Keith R Lohse et al. PLoS One. .

Abstract

Magnitude-based inference (MBI) is a controversial statistical method that has been used in hundreds of papers in sports science despite criticism from statisticians. To better understand how this method has been applied in practice, we systematically reviewed 232 papers that used MBI. We extracted data on study design, sample size, and choice of MBI settings and parameters. Median sample size was 10 per group (interquartile range, IQR: 8-15) for multi-group studies and 14 (IQR: 10-24) for single-group studies; few studies reported a priori sample size calculations (15%). Authors predominantly applied MBI's default settings and chose "mechanistic/non-clinical" rather than "clinical" MBI even when testing clinical interventions (only 16 studies out of 232 used clinical MBI). Using these data, we can estimate the Type I error rates for the typical MBI study.
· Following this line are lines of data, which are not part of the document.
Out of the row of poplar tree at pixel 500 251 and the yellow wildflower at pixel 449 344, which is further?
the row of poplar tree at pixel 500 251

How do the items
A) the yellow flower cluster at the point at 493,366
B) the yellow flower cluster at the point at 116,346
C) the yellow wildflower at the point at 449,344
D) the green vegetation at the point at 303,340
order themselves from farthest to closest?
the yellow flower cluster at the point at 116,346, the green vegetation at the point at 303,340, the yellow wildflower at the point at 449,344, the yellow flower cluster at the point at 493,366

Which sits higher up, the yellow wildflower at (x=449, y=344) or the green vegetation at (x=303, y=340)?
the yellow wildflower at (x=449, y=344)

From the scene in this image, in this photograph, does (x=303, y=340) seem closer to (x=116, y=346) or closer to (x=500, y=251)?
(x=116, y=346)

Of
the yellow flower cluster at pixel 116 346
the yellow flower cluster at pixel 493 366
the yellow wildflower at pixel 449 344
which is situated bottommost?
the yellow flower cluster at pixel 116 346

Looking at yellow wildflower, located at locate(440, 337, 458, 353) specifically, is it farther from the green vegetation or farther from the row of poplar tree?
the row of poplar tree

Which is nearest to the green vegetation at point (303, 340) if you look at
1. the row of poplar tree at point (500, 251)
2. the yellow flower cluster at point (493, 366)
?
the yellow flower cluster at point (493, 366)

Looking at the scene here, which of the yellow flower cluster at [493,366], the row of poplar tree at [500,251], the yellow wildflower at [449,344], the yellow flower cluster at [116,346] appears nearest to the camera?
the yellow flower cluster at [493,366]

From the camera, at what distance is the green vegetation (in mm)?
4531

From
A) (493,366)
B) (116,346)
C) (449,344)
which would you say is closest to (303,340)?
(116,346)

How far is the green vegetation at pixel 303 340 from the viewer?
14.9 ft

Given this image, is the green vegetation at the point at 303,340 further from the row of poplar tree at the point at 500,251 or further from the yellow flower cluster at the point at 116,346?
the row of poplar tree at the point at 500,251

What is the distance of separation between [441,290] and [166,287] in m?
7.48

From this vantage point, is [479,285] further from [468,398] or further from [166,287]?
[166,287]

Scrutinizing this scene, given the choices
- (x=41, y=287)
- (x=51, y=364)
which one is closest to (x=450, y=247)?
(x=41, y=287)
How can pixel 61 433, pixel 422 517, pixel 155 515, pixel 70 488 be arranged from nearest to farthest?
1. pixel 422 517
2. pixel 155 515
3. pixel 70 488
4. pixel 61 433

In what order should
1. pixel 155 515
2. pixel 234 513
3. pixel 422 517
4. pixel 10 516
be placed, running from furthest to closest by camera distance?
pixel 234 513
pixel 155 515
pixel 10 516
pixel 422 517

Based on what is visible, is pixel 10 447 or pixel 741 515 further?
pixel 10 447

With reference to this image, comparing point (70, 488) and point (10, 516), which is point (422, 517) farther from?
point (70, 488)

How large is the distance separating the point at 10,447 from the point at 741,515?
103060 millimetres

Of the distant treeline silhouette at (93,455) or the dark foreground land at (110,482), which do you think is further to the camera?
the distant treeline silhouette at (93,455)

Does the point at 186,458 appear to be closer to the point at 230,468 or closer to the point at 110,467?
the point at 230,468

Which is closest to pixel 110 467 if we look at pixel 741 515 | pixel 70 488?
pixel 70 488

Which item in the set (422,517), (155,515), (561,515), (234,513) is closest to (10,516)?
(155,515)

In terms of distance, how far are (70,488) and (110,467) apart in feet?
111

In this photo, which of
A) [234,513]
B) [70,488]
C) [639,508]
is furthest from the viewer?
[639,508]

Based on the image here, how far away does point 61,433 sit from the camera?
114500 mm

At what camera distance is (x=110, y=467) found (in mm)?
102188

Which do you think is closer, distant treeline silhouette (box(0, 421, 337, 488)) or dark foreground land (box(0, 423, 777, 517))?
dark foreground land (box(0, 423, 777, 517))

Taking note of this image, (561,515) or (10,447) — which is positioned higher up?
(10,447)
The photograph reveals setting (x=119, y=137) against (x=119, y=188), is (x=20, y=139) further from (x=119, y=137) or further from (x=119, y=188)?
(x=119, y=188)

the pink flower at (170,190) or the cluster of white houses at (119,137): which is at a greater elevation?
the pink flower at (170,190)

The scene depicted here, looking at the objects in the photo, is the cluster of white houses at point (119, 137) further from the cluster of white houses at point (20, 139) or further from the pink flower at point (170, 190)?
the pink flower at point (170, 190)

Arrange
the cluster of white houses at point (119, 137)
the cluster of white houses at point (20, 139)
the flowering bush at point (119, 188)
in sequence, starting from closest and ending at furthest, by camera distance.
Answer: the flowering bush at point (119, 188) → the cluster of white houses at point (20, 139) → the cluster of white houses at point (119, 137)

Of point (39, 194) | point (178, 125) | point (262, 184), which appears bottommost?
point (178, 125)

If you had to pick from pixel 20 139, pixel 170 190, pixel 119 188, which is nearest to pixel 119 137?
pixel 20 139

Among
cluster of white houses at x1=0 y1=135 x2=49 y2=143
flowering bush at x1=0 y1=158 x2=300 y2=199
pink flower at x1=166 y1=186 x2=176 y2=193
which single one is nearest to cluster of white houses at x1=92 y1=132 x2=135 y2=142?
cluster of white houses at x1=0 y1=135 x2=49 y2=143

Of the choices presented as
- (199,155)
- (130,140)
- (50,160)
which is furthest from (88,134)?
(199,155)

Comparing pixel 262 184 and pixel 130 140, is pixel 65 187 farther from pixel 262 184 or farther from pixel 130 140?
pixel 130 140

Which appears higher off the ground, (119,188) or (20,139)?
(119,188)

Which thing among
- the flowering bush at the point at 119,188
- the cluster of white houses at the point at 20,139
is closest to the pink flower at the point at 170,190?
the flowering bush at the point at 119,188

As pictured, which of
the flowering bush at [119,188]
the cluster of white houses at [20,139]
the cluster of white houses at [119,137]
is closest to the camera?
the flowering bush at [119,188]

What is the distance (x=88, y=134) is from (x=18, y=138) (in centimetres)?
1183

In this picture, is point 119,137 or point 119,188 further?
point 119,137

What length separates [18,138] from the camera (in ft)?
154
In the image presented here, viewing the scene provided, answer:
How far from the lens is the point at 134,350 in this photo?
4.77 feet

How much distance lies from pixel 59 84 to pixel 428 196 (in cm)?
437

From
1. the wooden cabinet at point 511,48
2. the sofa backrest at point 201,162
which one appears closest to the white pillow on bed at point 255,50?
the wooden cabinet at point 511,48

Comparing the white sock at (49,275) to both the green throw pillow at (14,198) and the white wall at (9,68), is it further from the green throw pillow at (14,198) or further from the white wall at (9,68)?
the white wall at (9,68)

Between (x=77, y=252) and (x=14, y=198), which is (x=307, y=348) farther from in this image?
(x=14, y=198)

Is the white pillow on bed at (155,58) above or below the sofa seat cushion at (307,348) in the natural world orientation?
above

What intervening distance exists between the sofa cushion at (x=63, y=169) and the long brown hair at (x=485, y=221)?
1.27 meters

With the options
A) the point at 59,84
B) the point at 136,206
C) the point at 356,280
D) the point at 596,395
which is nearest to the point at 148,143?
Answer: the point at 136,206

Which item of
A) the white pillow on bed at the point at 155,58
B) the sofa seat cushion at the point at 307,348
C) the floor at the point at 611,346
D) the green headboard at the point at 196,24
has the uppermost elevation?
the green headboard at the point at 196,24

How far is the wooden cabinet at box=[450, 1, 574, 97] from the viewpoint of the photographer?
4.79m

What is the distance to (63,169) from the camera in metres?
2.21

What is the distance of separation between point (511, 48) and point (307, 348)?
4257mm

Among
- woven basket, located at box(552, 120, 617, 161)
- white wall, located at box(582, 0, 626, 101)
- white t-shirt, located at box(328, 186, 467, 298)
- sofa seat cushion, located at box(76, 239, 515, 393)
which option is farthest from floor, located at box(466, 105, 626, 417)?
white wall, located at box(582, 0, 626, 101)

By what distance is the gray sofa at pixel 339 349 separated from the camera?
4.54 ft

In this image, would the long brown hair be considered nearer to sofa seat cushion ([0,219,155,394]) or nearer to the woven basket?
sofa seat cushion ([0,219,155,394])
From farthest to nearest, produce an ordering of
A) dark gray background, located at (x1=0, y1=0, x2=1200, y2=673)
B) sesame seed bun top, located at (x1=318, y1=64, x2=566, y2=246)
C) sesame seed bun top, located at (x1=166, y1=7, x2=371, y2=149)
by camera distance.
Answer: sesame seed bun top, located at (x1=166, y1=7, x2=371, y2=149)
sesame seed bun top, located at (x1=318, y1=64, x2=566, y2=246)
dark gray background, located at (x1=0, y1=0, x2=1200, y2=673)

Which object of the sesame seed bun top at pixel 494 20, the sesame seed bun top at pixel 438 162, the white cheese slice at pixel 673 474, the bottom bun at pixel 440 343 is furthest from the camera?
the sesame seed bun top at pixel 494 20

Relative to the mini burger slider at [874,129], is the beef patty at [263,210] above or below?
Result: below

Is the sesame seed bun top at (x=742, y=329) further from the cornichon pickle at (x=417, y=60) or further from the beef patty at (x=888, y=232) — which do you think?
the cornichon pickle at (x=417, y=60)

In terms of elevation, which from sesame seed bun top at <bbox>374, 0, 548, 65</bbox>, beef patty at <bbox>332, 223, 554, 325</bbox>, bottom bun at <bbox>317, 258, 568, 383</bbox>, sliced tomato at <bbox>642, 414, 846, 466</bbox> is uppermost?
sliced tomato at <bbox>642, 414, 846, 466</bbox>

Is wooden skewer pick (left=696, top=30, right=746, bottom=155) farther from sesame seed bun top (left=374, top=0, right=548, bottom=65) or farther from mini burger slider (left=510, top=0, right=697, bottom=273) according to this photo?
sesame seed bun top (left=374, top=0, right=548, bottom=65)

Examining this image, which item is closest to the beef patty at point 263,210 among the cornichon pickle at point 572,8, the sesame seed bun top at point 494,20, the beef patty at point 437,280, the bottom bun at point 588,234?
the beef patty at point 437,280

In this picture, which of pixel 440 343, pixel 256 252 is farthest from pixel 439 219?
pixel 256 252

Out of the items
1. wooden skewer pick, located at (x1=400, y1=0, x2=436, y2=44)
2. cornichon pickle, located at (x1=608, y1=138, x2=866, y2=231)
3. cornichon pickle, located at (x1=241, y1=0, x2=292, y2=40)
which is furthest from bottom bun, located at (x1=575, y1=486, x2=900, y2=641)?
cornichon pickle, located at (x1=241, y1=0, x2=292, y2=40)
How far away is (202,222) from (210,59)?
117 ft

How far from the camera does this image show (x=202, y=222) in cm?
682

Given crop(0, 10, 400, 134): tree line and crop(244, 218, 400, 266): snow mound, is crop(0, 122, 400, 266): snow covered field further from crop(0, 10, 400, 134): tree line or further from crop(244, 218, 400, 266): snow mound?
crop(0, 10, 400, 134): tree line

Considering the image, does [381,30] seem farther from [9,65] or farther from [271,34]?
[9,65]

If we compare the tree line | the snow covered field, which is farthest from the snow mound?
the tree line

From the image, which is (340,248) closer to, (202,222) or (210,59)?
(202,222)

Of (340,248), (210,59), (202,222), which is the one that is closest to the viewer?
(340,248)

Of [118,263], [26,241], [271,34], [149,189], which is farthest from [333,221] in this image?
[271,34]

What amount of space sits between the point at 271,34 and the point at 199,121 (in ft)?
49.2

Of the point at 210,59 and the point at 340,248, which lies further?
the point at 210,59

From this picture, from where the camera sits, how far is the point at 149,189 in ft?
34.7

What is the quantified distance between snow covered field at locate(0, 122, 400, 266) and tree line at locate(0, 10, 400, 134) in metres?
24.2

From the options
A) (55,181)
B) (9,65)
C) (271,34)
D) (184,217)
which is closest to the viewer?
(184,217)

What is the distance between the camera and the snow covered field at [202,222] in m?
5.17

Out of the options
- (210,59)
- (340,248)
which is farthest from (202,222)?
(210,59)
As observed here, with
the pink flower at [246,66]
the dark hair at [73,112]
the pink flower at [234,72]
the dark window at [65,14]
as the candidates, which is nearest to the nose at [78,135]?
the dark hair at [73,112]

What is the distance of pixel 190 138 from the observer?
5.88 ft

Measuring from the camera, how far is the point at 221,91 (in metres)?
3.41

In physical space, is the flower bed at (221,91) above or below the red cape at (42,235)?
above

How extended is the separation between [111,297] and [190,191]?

Authors frequently made dichotomous claims about effects based on the MBI criterion of a "likely" effect and sometimes based on the MBI criterion of a "possible" effect. When the sample size is n = 8 to 15 per group, these inferences have Type I error rates of 12%-22% and 22%-45%, respectively. High Type I error rates were compounded by multiple testing: Authors reported results from a median of 30 tests related to outcomes; and few studies specified a primary outcome (14%). We conclude that MBI has promoted small studies, promulgated a "black box" approach to statistics, and led to numerous papers where the conclusions are not supported by the data. Amidst debates over the role of p-values and significance testing in science, MBI also provides an important natural experiment: we find no evidence that moving researchers away from p-values or null hypothesis significance testing makes them less prone to dichotomization or over-interpretation of findings.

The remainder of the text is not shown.